▶ **Фрагмент текста**:
━━━━━━━━━━

Тогда от неприятностей Кочуев убежал к иргизским старцам и потом поселился в Москве. Он собрал много рукописей и старых книг и впоследствии сделался видным человеком между московскими раскольниками, утверждают, будто он первый подал мысль учредить старообрядческую иерархию и искать архиереев.
XVII
«Дядя домой»
Другой юродивый симбирский, Павел, происходил из города Алатыря, он известен был всюду под названием «дядя домой», потому что кроме этих слов, не говорил ничего, притворяясь немым. Он двадцати лет от роду скрылся из родительского дома и через два года явился в родном городе, но уже совершенно в другом виде. Летом и зимой ходил он босиком, носил легкое длинное, до пят, полукафтанье, которое не менял по году. Он был высокого роста и красивой наружности, распускал свои длинные волосы по плечам и никогда не покрывал головы, в руках он держал высокую палку, наверху которой навязаны были разноцветные ленты, и каждому встречному выкрикивал одно и то же: «Дядя домой!» Так он держал себя с лицами незнакомыми, а кто принимал его с усердием и кому он доверял, тех удостаивал своей тайной беседы. Когда давали ему серебряные деньги, он брал их, медные же бросал на землю. Своим наружным благочестием Павел привлек к себе много людей, особенно барыни и купчихи были его поклонницами. В селе Стамасе «дядя домой» очень часто ходил в дом зажиточного крестьянина, у которого был сын Федор, парень лет 1б-ти; этот юноша сильно привязался к юродивому и вскоре пропал из дома. Через год стамасские крестьяне увидали его в лесу, верст за двадцать от села, вместе с Павлом и другим юродивым-бродягою из города Алатыря, они сидели втроем на поляне, но, увидев людей, разбежались в разные стороны. Спустя несколько времени все они явились в село Стамас: Павел в своем подряснике, а Федор и алатырский беглец в одних длинных рубашках и босые. В разных домах этого села и соседнего они привлекли к себе многих молодых девушек, которые стали называться старицами, ходить в черном одеянии и обязывались не вступать в супружество. По вечерам молодые парни и юные старицы сходились в одну избу, где юродивые учили их читать, писать и петь. В собраниях участвовали только посвященные лица; не одни сельские девицы попадались к ним в ловушку, но иногда и образованные девушки. В то время в городе Алатыре жила девица благородных и набожных родителей, только что окончившая курс в Смольнинском институте; в дом к ним заходил немой юродивый, молодой и красивый мужчина, лет двадцати пяти, ему подавали всякое угощение и наделяли деньгами. Однажды во время закуски юродивого институтка осталась с ним вдвоем в комнате и любовалась его выразительной физиономией, роскошными волосами и атлетической фигурой: вдруг немой юродивый обратился к ней с речью на отличном французском языке.

━━━━━━━━━━

▶ **Исходные записи**:
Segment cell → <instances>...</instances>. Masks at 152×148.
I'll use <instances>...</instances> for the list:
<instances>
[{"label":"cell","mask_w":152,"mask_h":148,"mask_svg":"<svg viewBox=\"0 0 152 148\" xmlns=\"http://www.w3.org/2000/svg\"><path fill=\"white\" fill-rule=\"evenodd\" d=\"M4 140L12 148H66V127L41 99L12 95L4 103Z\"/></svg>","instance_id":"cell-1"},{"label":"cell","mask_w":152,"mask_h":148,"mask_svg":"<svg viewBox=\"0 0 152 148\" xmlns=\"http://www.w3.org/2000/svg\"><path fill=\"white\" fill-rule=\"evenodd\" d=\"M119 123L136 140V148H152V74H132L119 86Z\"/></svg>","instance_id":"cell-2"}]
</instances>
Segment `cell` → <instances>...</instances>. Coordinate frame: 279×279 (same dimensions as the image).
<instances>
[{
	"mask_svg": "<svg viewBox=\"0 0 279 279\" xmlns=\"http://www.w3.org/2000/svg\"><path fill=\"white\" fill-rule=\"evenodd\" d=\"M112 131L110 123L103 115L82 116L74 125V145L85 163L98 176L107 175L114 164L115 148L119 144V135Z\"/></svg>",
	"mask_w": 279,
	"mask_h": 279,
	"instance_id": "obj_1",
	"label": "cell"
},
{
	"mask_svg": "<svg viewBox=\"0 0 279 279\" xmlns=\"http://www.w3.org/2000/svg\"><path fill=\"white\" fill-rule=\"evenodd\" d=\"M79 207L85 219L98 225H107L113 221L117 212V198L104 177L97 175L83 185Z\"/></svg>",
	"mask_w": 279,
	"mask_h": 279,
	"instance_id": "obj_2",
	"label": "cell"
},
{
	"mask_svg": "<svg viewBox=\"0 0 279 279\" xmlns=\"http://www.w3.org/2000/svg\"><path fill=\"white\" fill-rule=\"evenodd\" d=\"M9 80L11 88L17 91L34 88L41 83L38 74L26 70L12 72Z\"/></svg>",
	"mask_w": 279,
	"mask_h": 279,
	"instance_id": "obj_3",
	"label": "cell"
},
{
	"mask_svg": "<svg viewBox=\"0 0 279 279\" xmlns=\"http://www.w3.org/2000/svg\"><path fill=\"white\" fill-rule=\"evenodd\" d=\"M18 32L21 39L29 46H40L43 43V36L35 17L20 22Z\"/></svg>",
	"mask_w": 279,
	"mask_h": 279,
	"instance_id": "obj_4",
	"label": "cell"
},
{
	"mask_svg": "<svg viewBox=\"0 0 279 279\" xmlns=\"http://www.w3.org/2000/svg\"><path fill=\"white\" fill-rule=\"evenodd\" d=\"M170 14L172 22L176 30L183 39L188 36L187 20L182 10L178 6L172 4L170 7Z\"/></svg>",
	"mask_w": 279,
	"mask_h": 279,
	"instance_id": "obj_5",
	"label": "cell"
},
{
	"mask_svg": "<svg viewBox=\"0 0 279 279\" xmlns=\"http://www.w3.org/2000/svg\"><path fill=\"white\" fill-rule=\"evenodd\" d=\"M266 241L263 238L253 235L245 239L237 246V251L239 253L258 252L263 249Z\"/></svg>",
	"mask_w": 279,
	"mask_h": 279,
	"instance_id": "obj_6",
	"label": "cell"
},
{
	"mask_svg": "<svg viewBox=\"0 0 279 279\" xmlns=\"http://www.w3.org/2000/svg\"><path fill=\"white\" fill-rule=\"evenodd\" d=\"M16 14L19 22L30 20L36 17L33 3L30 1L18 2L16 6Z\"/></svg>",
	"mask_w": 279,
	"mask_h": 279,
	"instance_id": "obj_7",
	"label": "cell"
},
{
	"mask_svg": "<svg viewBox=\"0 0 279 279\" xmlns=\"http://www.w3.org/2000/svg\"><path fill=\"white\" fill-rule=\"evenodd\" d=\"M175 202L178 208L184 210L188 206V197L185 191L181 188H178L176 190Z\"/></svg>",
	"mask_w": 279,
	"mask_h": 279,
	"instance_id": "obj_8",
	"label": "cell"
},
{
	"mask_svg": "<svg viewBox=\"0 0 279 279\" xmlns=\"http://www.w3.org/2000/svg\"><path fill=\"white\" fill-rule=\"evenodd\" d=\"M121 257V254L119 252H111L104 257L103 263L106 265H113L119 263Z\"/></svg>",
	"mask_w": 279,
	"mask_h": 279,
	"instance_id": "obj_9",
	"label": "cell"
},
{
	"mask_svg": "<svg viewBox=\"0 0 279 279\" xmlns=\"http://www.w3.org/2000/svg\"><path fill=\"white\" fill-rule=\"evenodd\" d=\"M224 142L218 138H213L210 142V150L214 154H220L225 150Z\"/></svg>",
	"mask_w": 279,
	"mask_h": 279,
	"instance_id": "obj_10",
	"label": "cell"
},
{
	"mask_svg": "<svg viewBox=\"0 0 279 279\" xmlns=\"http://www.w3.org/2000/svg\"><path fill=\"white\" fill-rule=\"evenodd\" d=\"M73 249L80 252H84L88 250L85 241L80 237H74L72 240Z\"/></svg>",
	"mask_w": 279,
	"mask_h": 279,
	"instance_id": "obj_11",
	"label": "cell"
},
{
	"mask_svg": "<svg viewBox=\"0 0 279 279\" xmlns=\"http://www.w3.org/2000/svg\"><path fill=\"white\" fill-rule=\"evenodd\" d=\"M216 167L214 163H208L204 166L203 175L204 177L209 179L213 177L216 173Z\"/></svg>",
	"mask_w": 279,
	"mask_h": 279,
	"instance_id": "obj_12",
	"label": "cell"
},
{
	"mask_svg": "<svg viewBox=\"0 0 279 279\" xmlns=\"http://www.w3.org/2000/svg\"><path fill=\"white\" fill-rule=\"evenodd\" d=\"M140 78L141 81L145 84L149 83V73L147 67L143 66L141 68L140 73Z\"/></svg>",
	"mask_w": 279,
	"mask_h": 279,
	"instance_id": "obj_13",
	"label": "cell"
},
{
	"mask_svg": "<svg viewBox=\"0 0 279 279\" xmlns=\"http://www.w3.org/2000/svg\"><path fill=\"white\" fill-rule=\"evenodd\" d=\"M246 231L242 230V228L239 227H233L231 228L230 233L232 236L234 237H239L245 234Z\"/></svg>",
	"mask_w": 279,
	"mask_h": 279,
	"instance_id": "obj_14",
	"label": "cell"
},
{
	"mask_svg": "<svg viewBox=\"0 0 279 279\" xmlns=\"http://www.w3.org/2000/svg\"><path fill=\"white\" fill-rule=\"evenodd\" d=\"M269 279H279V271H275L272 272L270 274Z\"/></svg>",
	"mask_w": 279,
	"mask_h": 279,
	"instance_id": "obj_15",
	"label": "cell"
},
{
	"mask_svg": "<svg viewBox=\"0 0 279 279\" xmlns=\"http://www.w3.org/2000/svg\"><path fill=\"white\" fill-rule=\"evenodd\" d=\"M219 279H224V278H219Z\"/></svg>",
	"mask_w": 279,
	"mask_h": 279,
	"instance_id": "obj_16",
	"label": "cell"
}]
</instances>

━━━━━━━━━━

▶ **Задания**:
1 – Почему, согласно фрагменту текста, юродивого Павла прозвали «дядя домой»?
2 – Верните дословно часть фрагмента текста, начиная со слов «Тогда от неприятностей» и продолжая вплоть до слов «и искать архиереев.».
Записи взяты из другого источника.

▶ **Ответы к упражнению**:
1 – Кроме этих слов он ничего не говорил, притворяясь немым.

2 –
Тогда от неприятностей Кочуев убежал к иргизским старцам и потом поселился в Москве. Он собрал много рукописей и старых книг и впоследствии сделался видным человеком между московскими раскольниками, утверждают, будто он первый подал мысль учредить старообрядческую иерархию и искать архиереев.